I do not believe that we truly understand the extent which a parent can influence the lives of their child. The little things we say, and how we say them, are quickly absorbed by our children. I never encouraged my son to begin writing – but obviously he thinks this is important, because ‘Daddy’ does. When we go to Church on Sunday, I put my arm around him, and I whisper to him, a children’s version of the Readings that are read. He always smiles broadly, and looks up at me – and says: “I love you”. His little sister copies everything her ‘hero’ big brother does.

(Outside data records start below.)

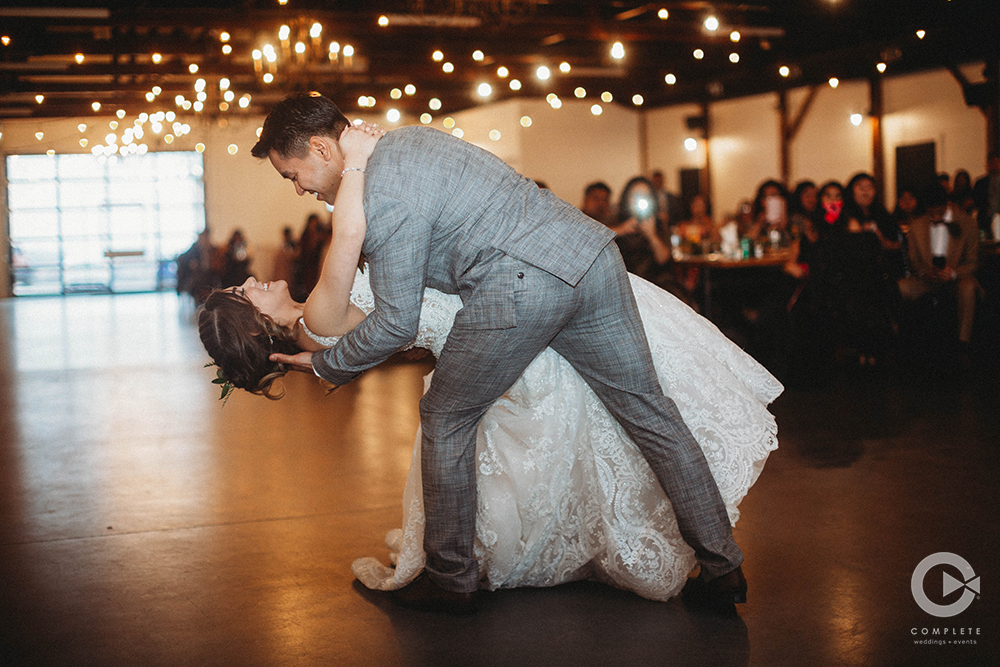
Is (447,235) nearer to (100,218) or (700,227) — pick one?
(700,227)

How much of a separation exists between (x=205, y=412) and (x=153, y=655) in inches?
133

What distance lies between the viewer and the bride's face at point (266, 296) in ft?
7.48

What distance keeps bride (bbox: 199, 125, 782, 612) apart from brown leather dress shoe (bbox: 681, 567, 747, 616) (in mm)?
61

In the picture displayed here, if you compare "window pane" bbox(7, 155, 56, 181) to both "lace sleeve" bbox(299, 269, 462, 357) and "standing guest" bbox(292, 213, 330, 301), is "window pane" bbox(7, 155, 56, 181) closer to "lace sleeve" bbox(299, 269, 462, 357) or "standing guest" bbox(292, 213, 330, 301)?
"standing guest" bbox(292, 213, 330, 301)

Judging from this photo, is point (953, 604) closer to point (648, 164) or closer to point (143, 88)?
point (143, 88)

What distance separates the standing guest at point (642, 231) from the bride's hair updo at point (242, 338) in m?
2.88

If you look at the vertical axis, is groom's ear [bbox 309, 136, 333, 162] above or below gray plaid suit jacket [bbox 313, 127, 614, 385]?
above

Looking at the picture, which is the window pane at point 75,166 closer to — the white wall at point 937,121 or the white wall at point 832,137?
the white wall at point 832,137

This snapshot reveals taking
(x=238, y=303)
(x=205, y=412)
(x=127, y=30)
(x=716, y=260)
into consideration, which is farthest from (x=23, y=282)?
(x=238, y=303)

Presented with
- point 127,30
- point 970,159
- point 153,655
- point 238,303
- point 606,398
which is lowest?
point 153,655

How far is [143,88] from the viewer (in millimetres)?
9656

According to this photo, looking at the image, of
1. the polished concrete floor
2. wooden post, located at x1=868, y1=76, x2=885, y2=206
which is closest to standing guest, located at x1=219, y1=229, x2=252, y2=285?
the polished concrete floor

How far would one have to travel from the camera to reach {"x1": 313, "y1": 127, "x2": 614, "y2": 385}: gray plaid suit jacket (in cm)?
188

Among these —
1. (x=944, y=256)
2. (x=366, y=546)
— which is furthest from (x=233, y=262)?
(x=366, y=546)
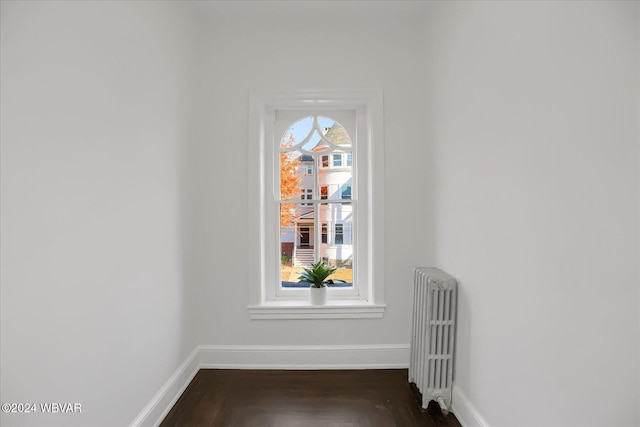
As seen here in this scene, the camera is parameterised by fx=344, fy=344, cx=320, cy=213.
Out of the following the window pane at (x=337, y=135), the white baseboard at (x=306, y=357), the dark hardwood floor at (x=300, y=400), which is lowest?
the dark hardwood floor at (x=300, y=400)

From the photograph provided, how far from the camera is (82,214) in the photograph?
52.0 inches

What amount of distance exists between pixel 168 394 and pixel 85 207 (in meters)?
1.27

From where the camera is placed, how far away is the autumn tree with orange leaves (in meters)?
2.76

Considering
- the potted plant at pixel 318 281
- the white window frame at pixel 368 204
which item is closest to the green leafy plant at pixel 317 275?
the potted plant at pixel 318 281

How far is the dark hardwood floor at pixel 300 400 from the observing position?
1.92 meters

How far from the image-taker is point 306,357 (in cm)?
253

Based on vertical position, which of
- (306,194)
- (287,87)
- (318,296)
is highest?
(287,87)

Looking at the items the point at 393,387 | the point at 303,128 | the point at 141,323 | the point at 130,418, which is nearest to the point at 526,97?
the point at 303,128

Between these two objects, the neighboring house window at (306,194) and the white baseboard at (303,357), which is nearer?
the white baseboard at (303,357)

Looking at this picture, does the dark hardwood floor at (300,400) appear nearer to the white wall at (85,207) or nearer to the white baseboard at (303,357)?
the white baseboard at (303,357)

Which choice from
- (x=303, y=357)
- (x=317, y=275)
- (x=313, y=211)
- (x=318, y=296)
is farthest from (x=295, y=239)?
(x=303, y=357)

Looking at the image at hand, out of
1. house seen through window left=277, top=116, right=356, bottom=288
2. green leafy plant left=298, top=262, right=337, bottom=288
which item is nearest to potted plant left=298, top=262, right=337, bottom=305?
green leafy plant left=298, top=262, right=337, bottom=288

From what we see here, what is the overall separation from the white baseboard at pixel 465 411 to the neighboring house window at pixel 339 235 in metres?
1.26

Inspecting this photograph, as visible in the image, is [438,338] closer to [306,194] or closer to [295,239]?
[295,239]
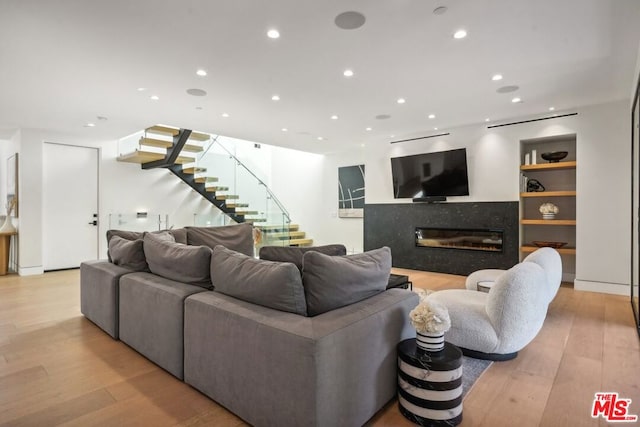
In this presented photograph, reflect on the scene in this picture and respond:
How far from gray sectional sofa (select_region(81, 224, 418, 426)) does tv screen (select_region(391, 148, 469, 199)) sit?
4407 millimetres

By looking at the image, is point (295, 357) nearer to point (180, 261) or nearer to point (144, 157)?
point (180, 261)

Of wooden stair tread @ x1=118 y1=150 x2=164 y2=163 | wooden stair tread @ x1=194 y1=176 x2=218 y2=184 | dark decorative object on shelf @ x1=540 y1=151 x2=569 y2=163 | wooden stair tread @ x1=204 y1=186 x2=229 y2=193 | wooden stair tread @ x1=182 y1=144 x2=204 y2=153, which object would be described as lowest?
wooden stair tread @ x1=204 y1=186 x2=229 y2=193

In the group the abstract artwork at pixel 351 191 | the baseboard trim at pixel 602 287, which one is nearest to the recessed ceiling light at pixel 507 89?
the baseboard trim at pixel 602 287

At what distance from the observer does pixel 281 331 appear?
5.45 ft

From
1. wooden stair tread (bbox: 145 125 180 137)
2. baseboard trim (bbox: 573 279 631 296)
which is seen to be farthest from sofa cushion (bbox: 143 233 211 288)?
baseboard trim (bbox: 573 279 631 296)

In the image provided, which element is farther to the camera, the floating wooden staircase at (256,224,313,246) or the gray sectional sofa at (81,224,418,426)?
the floating wooden staircase at (256,224,313,246)

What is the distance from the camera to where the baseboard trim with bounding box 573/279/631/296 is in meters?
4.75

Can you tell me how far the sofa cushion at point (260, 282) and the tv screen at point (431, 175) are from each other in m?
5.01

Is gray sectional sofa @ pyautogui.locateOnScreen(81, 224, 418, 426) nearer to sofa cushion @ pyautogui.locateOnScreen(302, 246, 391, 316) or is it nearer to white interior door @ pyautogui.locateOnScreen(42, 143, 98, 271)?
sofa cushion @ pyautogui.locateOnScreen(302, 246, 391, 316)

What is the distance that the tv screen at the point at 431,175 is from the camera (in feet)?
20.0

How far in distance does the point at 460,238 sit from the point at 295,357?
5392 millimetres

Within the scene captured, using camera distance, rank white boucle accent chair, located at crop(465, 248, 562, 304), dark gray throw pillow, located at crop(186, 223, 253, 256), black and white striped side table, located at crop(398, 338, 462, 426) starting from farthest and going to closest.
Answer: dark gray throw pillow, located at crop(186, 223, 253, 256) → white boucle accent chair, located at crop(465, 248, 562, 304) → black and white striped side table, located at crop(398, 338, 462, 426)

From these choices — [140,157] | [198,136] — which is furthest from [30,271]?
[198,136]

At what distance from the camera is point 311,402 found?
1.54 m
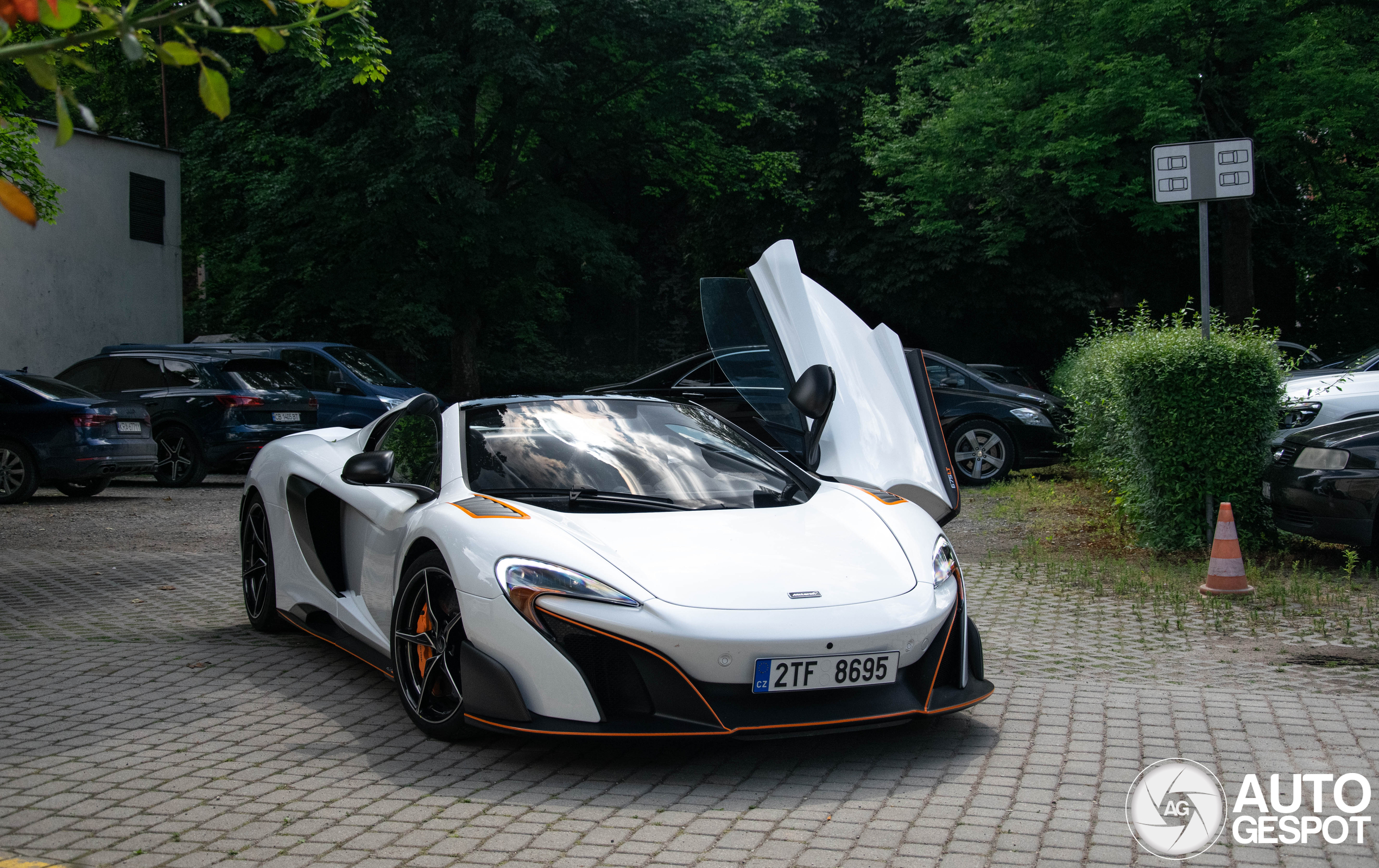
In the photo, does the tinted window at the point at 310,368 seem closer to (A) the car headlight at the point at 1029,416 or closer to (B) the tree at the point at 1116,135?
(A) the car headlight at the point at 1029,416

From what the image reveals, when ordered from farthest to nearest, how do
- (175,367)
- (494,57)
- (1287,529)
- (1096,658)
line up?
(494,57)
(175,367)
(1287,529)
(1096,658)

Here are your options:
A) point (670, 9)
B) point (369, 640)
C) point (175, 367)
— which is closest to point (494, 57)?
point (670, 9)

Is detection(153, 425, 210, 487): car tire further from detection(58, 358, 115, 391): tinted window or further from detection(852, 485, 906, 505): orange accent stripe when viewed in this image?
detection(852, 485, 906, 505): orange accent stripe

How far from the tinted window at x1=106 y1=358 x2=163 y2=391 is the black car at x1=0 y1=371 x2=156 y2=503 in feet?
7.37

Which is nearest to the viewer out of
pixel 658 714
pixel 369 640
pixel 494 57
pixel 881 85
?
pixel 658 714

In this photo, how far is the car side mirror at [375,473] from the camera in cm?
495

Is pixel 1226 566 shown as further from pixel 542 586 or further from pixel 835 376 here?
pixel 542 586

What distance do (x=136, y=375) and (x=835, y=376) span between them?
13.0 m

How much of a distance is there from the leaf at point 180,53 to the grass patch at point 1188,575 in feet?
18.7

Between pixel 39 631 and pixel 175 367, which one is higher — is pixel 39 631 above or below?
below

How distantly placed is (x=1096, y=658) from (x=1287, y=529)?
3.07 meters

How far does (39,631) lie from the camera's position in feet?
22.5

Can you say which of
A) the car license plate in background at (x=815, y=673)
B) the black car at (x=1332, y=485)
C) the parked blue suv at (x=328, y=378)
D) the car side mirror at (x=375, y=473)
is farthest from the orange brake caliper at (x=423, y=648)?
the parked blue suv at (x=328, y=378)

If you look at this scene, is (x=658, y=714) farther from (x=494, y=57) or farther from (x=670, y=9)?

What the reading of the life of Theodore Roosevelt has taught me, and reflecting on my son’s writing of books, is the power of being a parent and more specifically a father. The image stays in my mind of Theodore Roosevelt Sr., pacing the nursery, in a dressing gown and slippers, comforting and consoling his ailing son. One can imagine him, a father, sitting in a rocking chair, after his ‘Teddy’ had fallen asleep, thinking desperately how to give his son, the lungs, the breath, that he so obviously craved after. General McCarthur once wrote that the most important role that he filled in his lifetime was that of being a father. The more we contemplate on this role – the more profound our part in it becomes. Every honour that the world throws at us, can never measure up to the words offered up by our child, on our passing, that the greatest man that he or she ever knew was their father. That is an honour worth striving for.